In 2018, cybercriminals broke into the servers of British Airways and stole data involving 380,000 bank cards.

 The hackers changed the script to redirect customer information to a malicious server with a domain name similar to British Airways. The fake server had an SSL certificate, so customers were tricked into believing they were buying tickets on a secure server.

Carrying out SQL injection attack. SQL injection is an injection attack wherein hackers get access to the databases of a site and change or steal user information.

In 2019, a hacker stole hundreds of thousands of bank card data via SQL injection. He was stealing information about bank cards from the databases and selling it on illegal online platforms.

Soon after, other hackers stole 8.3 million emails and passwords from Flaticon users. The attack was also carried out using SQL injection.

Cross-site Request Forgery Attack (CSRF). CSRF is an attack carried out by using a scam website or script. It forces a user to execute unwanted actions on a trusted site to which the user is logged in. The user must click the phishing link for the attack to work.

For example, a person signs in to a banking account and clicks a hacker's link with a request to transfer money to the thief's account. The bank will process the transaction without the user's knowledge because the user is signed in.

Another type of fraud is cryptojacking. In 2021, the Coinhive company How do websites track users with JavaScript? a cryptominer into a site via JS code. When users visited the website, a miner got activated and secretly mined cryptocurrency. According to estimates by Troy Hunt, Microsoft Regional Director, hackers earned 250K dollars a month.

How can you protect yourself from data theft via JavaScript?

Visit sites with HTTPS/SSL encryption. Hackers cannot implement malicious JS codes into such a site and will not be able to steal anything. But if a site with HTTPS initially contains malicious JS code — you will not be able to protect yourself.

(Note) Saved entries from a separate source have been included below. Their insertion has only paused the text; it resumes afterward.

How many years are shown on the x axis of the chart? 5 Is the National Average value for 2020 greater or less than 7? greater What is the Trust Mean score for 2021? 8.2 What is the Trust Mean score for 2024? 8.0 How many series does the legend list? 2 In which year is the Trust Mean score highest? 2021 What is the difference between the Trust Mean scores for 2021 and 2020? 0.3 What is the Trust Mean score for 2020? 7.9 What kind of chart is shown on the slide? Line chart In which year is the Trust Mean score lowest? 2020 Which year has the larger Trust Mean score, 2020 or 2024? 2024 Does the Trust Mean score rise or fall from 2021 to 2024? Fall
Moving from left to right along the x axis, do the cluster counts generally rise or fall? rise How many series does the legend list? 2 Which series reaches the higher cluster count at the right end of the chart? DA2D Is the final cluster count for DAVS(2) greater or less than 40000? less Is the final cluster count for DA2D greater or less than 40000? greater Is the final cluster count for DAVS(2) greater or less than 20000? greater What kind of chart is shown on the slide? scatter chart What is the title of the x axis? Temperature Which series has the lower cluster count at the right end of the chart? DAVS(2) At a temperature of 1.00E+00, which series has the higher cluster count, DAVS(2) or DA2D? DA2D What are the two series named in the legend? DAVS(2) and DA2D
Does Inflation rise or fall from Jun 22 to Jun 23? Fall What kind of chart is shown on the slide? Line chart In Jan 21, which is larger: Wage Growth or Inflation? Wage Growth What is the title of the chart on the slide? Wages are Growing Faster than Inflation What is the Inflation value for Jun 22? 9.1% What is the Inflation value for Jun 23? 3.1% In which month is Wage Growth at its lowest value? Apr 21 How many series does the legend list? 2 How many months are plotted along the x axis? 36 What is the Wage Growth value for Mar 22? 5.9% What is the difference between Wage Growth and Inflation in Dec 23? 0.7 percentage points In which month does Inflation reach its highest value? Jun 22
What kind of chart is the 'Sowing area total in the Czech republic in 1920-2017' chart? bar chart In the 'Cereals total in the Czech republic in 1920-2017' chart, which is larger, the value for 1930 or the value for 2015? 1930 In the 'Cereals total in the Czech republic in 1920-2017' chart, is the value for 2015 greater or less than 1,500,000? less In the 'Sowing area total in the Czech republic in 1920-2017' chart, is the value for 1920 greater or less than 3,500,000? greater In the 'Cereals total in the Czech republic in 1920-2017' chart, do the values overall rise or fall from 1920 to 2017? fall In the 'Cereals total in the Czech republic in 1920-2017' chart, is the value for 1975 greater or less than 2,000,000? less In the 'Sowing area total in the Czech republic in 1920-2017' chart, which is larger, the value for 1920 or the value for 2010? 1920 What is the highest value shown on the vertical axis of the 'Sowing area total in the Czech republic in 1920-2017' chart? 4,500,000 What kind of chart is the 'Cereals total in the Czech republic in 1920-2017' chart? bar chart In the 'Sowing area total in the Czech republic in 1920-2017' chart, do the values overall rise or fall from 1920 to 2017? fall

Another advantage of an HTTPS-encrypted website is secure cookies. Cookies are files that can be sent to the web server only via HTTPS protocol, making them difficult to hack.

How to Avoid Tracking via JavaScript?

Most web pages will not open if you disable JavaScript. Therefore, disabling JS completely is not an option — most sites will not work correctly.

Use ad blocker extensions to partially avoid surveillance, for example, AdBlock, uBlock Origin, Ghostery, AdGuard, and others.

They block unnecessary scripts and leave those that improve websites and ads.